Start of Block

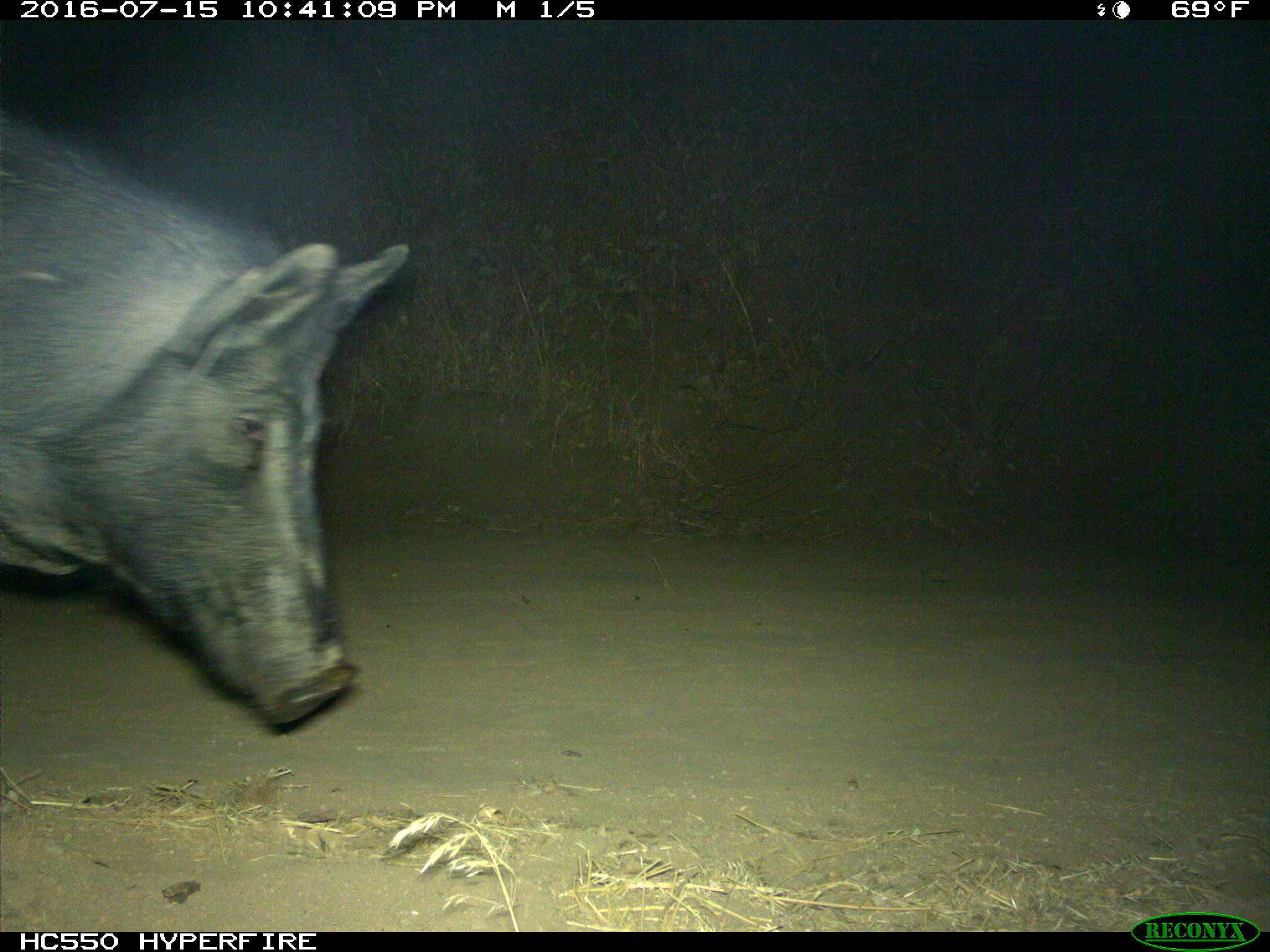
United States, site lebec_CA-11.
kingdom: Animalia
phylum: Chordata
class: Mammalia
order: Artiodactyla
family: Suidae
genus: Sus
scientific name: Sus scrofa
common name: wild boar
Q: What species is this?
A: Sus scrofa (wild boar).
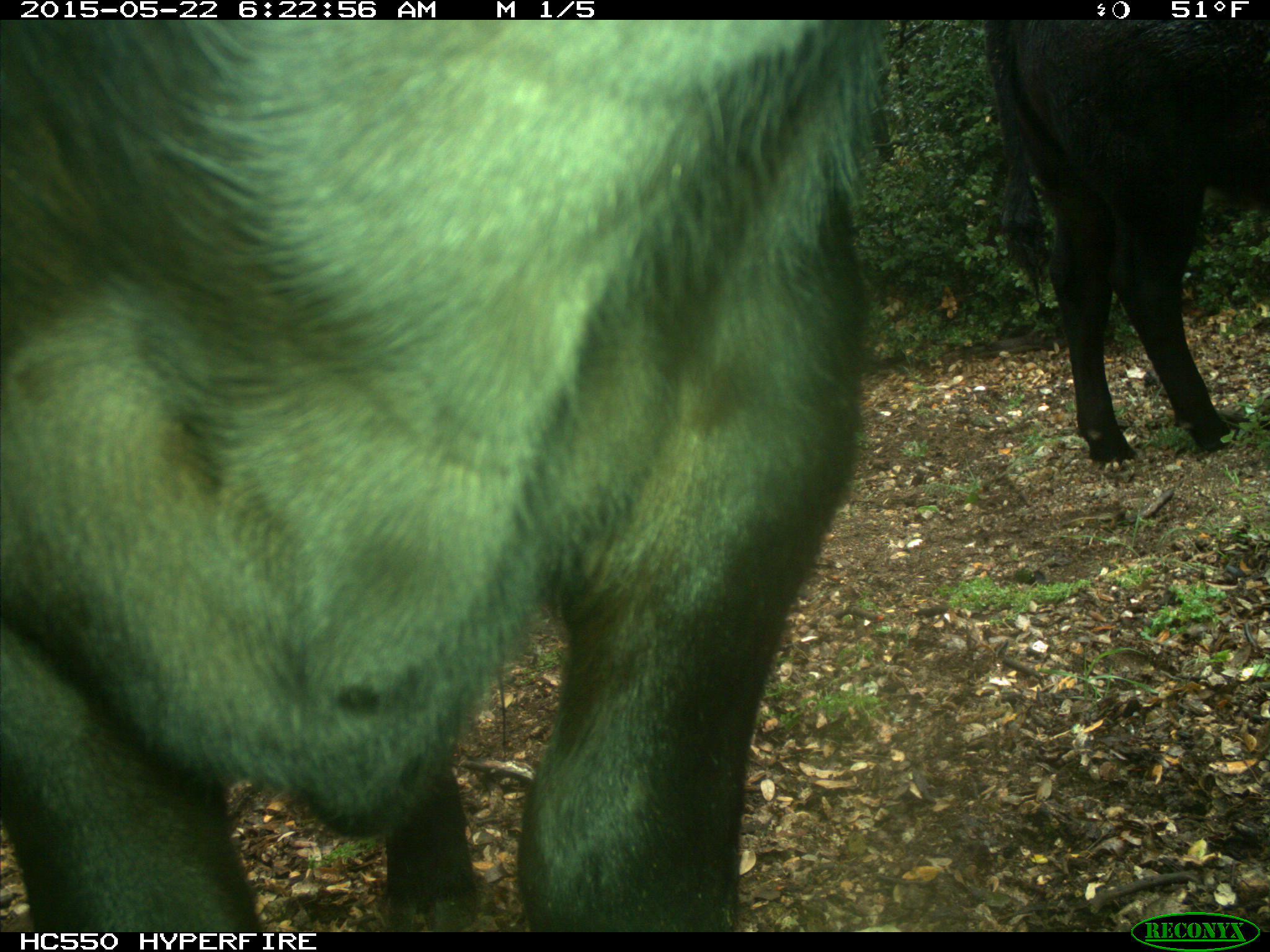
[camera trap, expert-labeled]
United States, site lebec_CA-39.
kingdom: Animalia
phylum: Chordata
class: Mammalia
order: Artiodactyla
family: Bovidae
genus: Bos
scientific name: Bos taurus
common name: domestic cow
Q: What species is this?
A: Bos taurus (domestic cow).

End of Block
Start of Block

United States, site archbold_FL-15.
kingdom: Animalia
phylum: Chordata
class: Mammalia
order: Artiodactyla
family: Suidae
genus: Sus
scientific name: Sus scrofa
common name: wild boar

End of Block
Start of Block

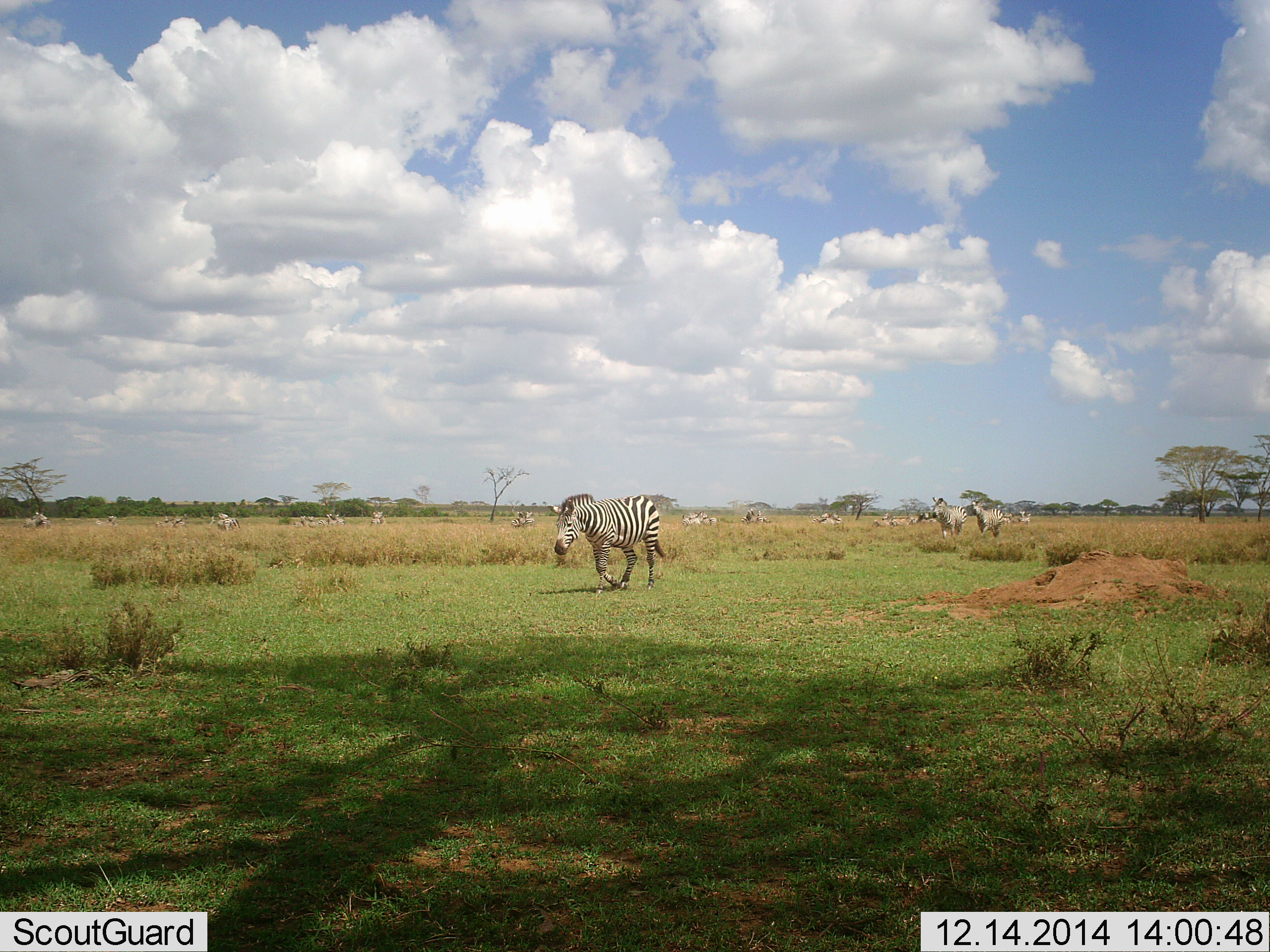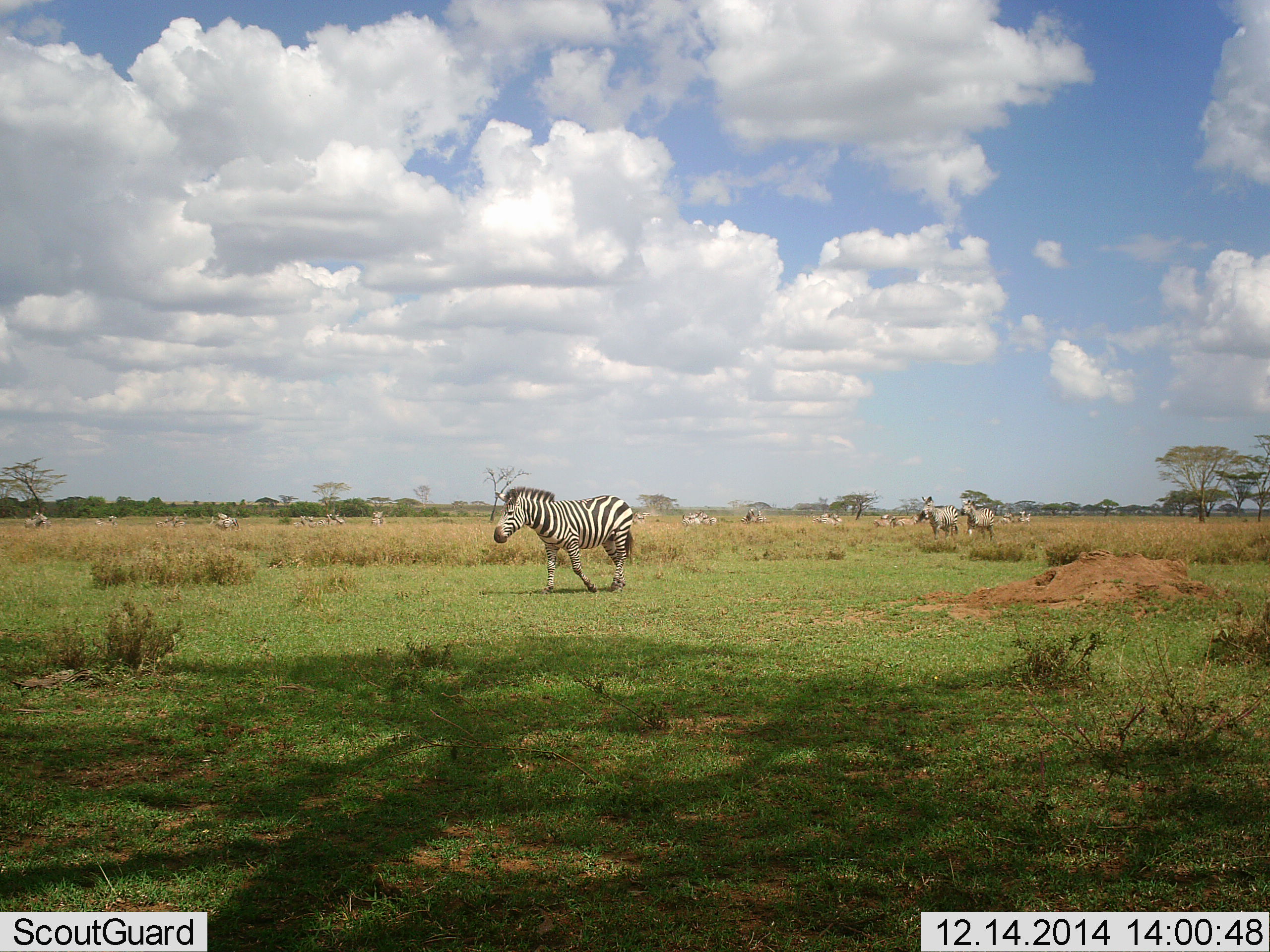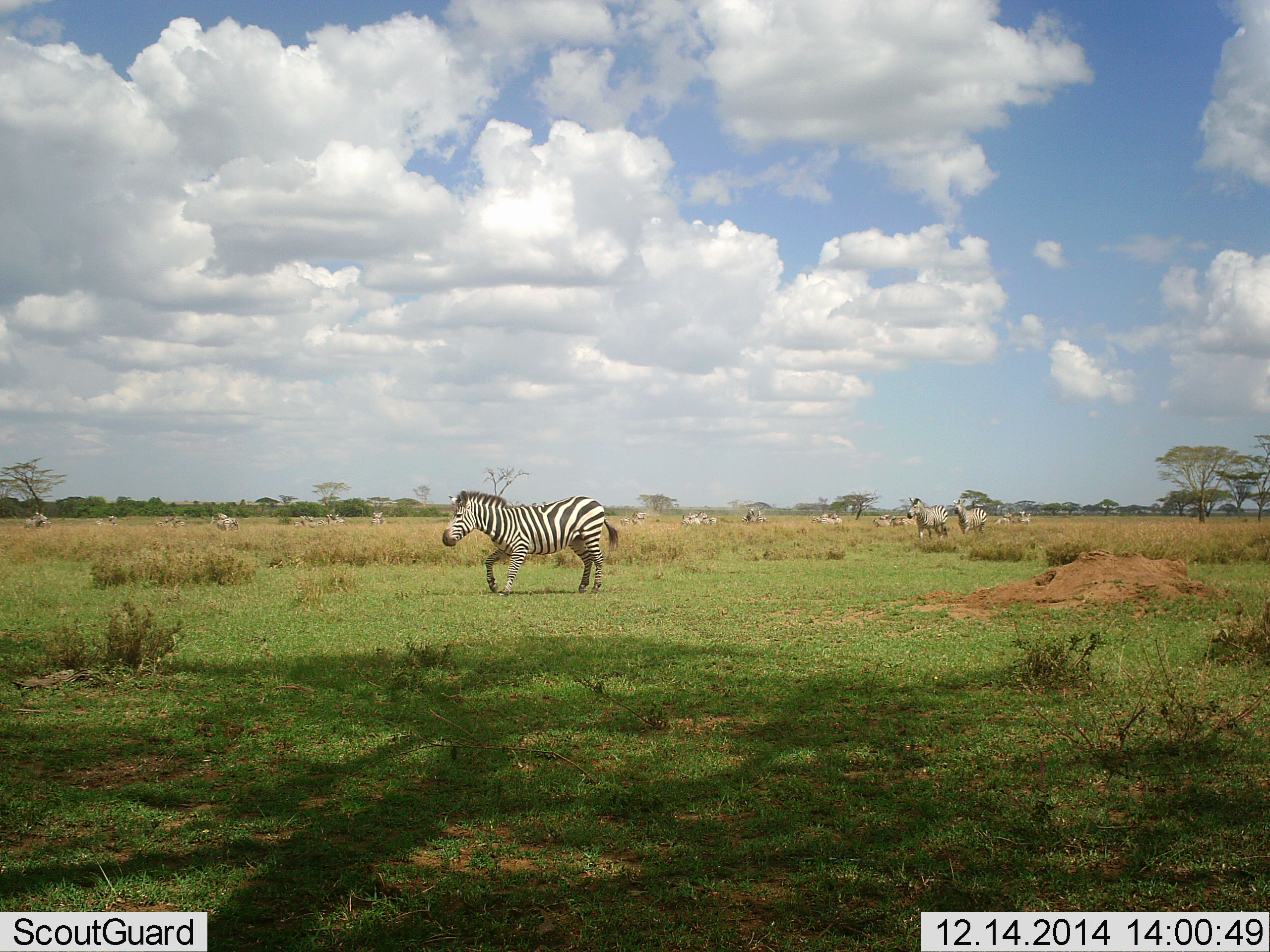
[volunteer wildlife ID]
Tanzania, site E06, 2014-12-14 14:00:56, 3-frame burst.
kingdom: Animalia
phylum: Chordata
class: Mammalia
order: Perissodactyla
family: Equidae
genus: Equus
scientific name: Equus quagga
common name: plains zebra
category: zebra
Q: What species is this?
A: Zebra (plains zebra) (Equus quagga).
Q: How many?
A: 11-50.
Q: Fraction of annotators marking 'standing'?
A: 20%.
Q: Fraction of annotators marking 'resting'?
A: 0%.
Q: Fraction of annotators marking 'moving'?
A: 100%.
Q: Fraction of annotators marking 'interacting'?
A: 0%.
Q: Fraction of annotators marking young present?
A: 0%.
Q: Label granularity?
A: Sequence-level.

End of Block

Exercise objective
Pull every line containing "name" from the material above.

Answer space
scientific name: Sus scrofa
common name: wild boar
scientific name: Bos taurus
common name: domestic cow
scientific name: Sus scrofa
common name: wild boar
scientific name: Equus quagga
common name: plains zebra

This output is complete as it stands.